ACTION ITEM: From the material below, please set down exactly the lines starting with the one with "BELLE MAISON A" and going on through the one with "escort-media-5d975748-264b-4df7-bd89-de523a55e754", without a single picture.

RECORDS FOR THIS TASK:
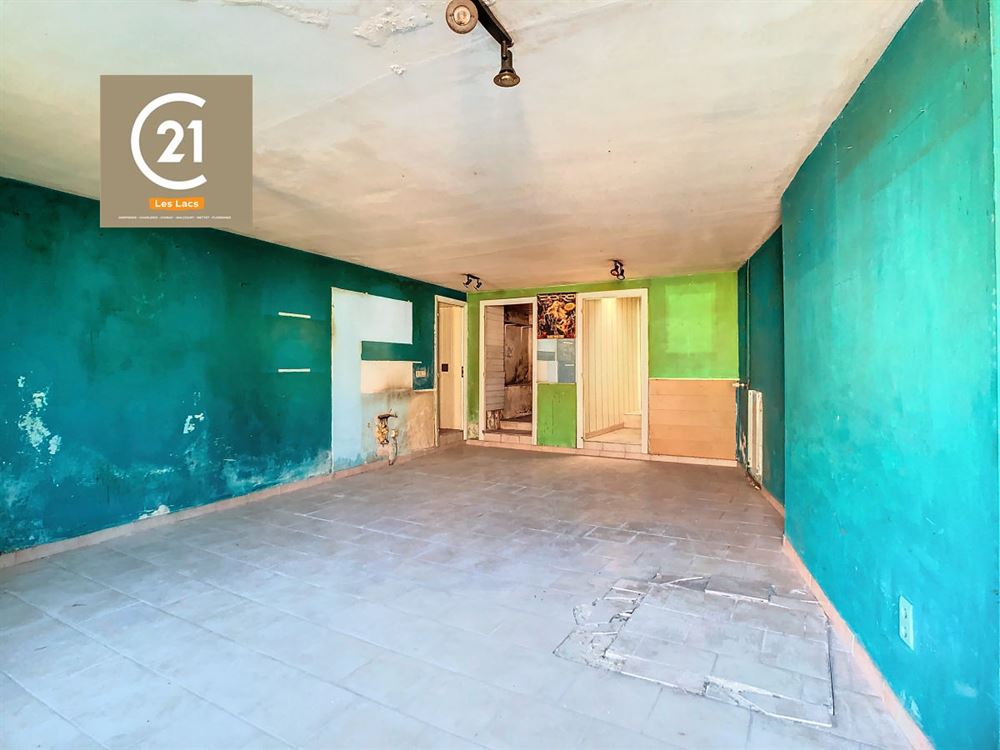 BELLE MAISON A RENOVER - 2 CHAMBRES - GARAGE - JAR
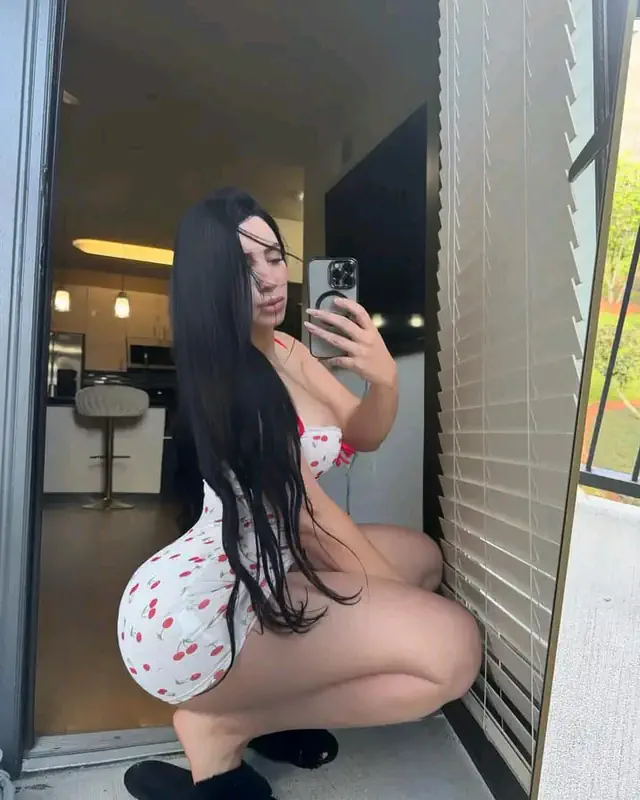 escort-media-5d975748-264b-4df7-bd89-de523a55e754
--
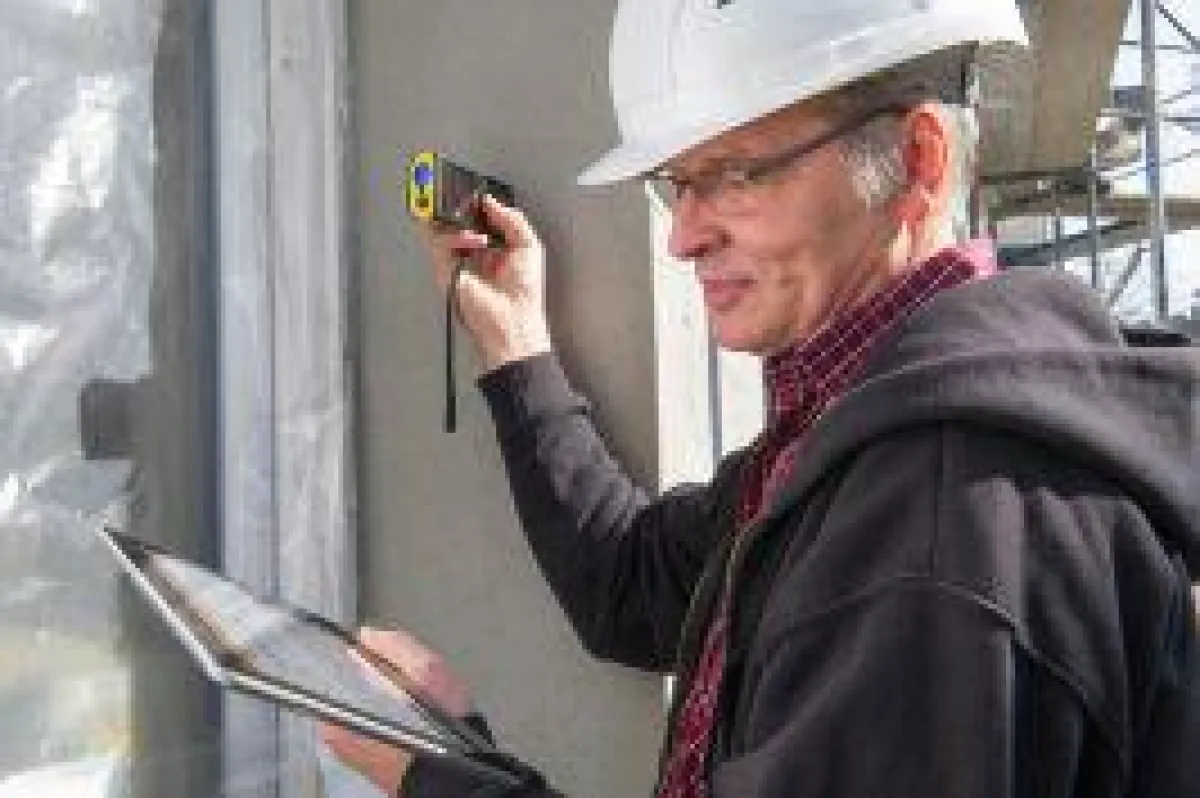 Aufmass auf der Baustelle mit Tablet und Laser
* * *
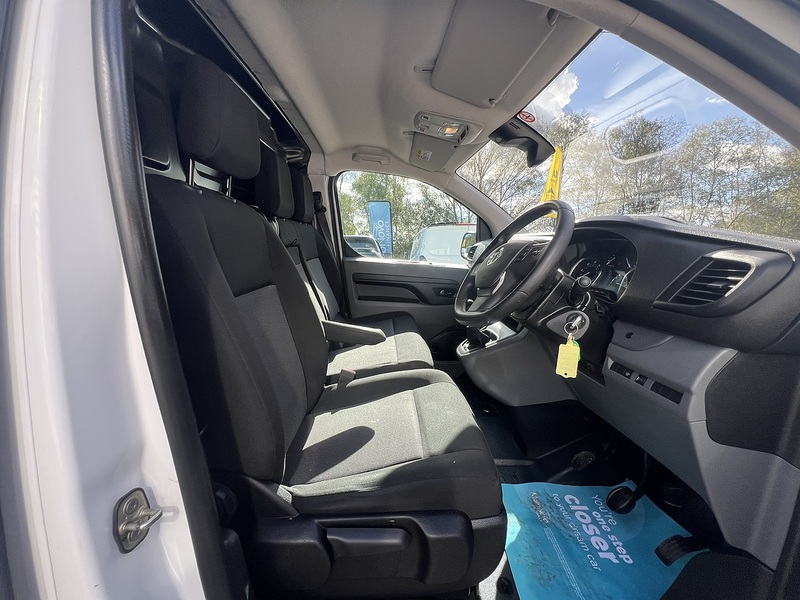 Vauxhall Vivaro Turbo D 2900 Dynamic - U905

TASK RESULT:
 BELLE MAISON A RENOVER - 2 CHAMBRES - GARAGE - JAR
 escort-media-5d975748-264b-4df7-bd89-de523a55e754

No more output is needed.